Bottom Line on MDGs?

Its grading time for a major United Nations effort to benchmark key global development indicators.  How are they doing?  First, a little background on two key players:  The Secretary General and the General Assembly.

The renowned development economist, Jeffrey Sachs, claims they are successful, giving what sounds to me like an “A”–in spite of missing stated goals:

As 140 heads of state and government gather Monday at the United Nations for the Millennium Development Goals summit, they and the public will ask what has come out of this decade-long effort.

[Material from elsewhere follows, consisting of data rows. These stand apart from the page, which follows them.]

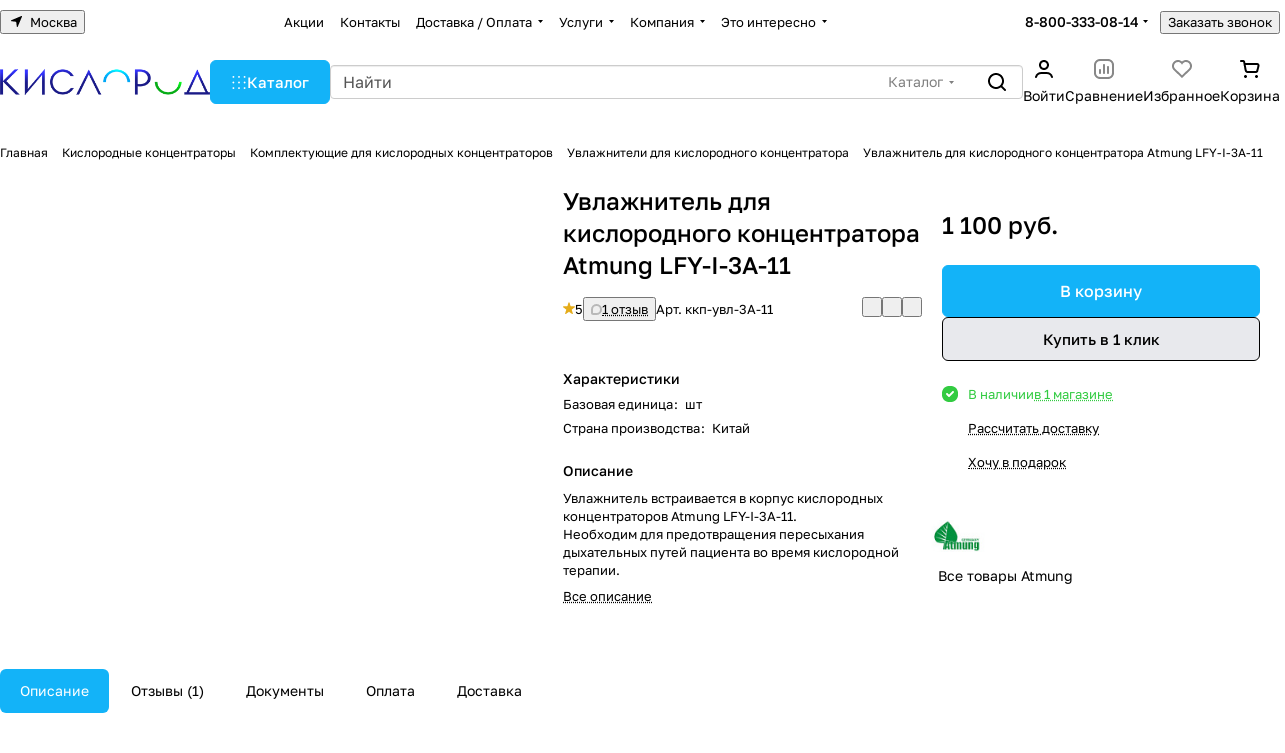

--- FILE ---
content_type: text/html; charset=UTF-8
request_url: https://kislorod.ru/ajax/amount.php
body_size: -82
content:
{"success":true,"error":"","amount":{"3522":"в 1 магазине"}}

--- FILE ---
content_type: application/javascript
request_url: https://kislorod.ru/bitrix/cache/js/s1/aspro-premier/default_de260e50cc72d44f476ebc59e1e799a5/default_de260e50cc72d44f476ebc59e1e799a5_v1.js?1763646132840
body_size: 301
content:

; /* Start:"a:4:{s:4:"full";s:62:"/bitrix/templates/aspro-premier/js/phones.min.js?1752130368555";s:6:"source";s:44:"/bitrix/templates/aspro-premier/js/phones.js";s:3:"min";s:0:"";s:3:"map";s:0:"";}"*/
$(document).ready((function(){$(".phones__inner").hover((function(e){if(!$(this).closest(".mobileheader").length){let e=$(this)[0].getBoundingClientRect(),t=$(this).find(".phones__dropdown");if(t.length){let o=t[0].getBoundingClientRect(),n=-20,i=-20;o.right>document.body.clientWidth?t.css("left",document.body.clientWidth-o.right+i+"px"):t.css("left",i+"px"),$(this).closest(".footer__phone").length&&(window.scrollY+e.y+n+t[0].scrollHeight<=document.body.clientHeight?t.removeClass("phones__dropdown--top"):t.addClass("phones__dropdown--top"))}}}))}));
/* End */
;; /* /bitrix/templates/aspro-premier/js/phones.min.js?1752130368555*/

The answer will surprise them: A great deal has been achieved, with some of the most exciting breakthroughs occurring in Africa.

via I.H.T. Op-Ed Contributor – Millennium Goals, Five Years to Go – NYTimes.com.

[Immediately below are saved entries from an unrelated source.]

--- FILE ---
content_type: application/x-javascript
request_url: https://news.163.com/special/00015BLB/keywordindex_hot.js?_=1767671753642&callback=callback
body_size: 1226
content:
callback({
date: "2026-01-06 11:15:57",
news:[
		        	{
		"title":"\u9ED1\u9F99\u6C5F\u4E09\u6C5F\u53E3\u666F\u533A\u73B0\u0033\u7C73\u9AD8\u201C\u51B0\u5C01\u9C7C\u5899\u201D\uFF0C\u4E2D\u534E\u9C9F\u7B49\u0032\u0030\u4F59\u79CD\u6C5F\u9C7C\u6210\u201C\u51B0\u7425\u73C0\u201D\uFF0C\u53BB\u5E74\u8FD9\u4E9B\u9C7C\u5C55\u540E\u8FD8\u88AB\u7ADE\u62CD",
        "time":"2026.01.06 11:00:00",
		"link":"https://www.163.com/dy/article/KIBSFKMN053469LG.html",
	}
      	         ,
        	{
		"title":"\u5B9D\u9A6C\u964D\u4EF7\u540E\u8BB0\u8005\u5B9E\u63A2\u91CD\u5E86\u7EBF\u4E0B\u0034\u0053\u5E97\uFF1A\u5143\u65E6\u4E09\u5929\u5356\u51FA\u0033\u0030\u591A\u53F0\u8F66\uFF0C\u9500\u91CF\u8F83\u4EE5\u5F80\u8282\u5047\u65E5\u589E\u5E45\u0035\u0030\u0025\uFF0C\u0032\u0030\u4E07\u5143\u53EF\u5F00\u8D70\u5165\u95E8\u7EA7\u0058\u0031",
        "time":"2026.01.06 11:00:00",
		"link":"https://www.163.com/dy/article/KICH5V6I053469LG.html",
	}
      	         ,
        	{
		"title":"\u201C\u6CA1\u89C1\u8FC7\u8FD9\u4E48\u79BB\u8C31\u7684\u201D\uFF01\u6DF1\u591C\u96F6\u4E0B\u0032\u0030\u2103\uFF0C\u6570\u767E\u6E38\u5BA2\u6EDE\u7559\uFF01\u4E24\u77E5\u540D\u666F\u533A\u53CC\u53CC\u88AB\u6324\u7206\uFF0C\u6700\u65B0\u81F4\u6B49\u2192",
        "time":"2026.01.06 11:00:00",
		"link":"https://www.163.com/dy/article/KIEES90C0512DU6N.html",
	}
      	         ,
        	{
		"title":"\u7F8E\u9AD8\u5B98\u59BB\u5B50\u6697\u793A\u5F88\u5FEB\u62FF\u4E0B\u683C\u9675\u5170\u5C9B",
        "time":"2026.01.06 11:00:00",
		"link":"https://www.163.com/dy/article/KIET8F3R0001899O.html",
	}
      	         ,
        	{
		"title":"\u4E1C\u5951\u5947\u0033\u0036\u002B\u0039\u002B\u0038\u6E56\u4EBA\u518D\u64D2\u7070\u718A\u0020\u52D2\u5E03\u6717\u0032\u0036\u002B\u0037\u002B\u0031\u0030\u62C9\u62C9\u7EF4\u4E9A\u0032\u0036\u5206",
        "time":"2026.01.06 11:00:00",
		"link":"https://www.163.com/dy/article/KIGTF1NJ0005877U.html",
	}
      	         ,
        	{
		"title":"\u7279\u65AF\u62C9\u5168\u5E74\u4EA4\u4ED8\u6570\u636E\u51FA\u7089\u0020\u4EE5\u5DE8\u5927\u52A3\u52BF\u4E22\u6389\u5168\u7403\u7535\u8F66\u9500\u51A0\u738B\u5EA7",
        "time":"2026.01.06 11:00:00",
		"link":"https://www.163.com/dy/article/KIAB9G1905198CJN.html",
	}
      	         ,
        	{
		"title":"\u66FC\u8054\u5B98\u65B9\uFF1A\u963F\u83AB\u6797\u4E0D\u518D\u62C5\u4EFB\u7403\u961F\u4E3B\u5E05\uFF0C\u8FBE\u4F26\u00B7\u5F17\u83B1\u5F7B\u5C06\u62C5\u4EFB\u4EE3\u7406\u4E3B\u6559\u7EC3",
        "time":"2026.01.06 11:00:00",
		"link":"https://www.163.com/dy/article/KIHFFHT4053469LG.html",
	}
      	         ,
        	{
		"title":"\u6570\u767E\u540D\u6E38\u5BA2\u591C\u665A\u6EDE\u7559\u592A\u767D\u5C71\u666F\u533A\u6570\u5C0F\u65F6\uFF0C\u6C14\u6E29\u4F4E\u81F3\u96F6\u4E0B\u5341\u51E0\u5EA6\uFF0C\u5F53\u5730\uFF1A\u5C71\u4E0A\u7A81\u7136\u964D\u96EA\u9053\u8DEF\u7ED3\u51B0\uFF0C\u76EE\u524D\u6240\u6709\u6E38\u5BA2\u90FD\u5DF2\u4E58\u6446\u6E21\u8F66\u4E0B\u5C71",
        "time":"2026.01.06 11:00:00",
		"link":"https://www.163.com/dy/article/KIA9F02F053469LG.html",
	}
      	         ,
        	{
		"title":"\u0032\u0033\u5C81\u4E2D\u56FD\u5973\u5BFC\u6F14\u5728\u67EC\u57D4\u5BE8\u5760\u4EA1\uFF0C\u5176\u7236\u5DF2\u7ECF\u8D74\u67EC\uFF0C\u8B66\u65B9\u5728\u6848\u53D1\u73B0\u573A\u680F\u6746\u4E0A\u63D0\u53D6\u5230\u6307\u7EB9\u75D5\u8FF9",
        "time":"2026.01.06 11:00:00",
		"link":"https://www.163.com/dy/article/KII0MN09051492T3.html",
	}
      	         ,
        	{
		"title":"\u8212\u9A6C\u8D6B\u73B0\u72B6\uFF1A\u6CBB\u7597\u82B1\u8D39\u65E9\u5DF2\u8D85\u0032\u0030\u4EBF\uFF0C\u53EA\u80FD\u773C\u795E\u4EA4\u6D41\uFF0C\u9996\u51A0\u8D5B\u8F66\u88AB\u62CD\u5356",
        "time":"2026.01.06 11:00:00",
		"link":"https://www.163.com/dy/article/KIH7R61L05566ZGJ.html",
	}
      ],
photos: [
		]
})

But few share such optimism.  This creates an interesting challenge–how to energize discussion about goals that haven’t really been met–and as some argue, have not been taken seriously.  (Think classes that you audited v. those taken for credit.  How much homework did you do on the former as compared to the latter?)

Some lament the absence of a real action plan. Others fault the richest governments, and the Obama administration in particular, for what they say is mere lip service to the goals without spending the money needed. But perhaps most salient of all is a simple question, one that boils down to accountability.

“If we miss the goals, who is going to punish us?” asked Esther Duflo, a development expert at M.I.T. “Nobody is going to come from Mars and say, ‘You didn’t reach the goals, so we will invade’ — there is no onus.”

via Questions About U.N.’s Poverty Goals – NYTimes.com.

Bono weighs in, as he clearly must–with suggestions for improving stuff:

Find what works and then expand on it. Will mechanisms like the Global Fund get the resources to do the job?

via Op-Ed Guest Columnist – How the Millennium Development Goals can live up to their promise. – NYTimes.com.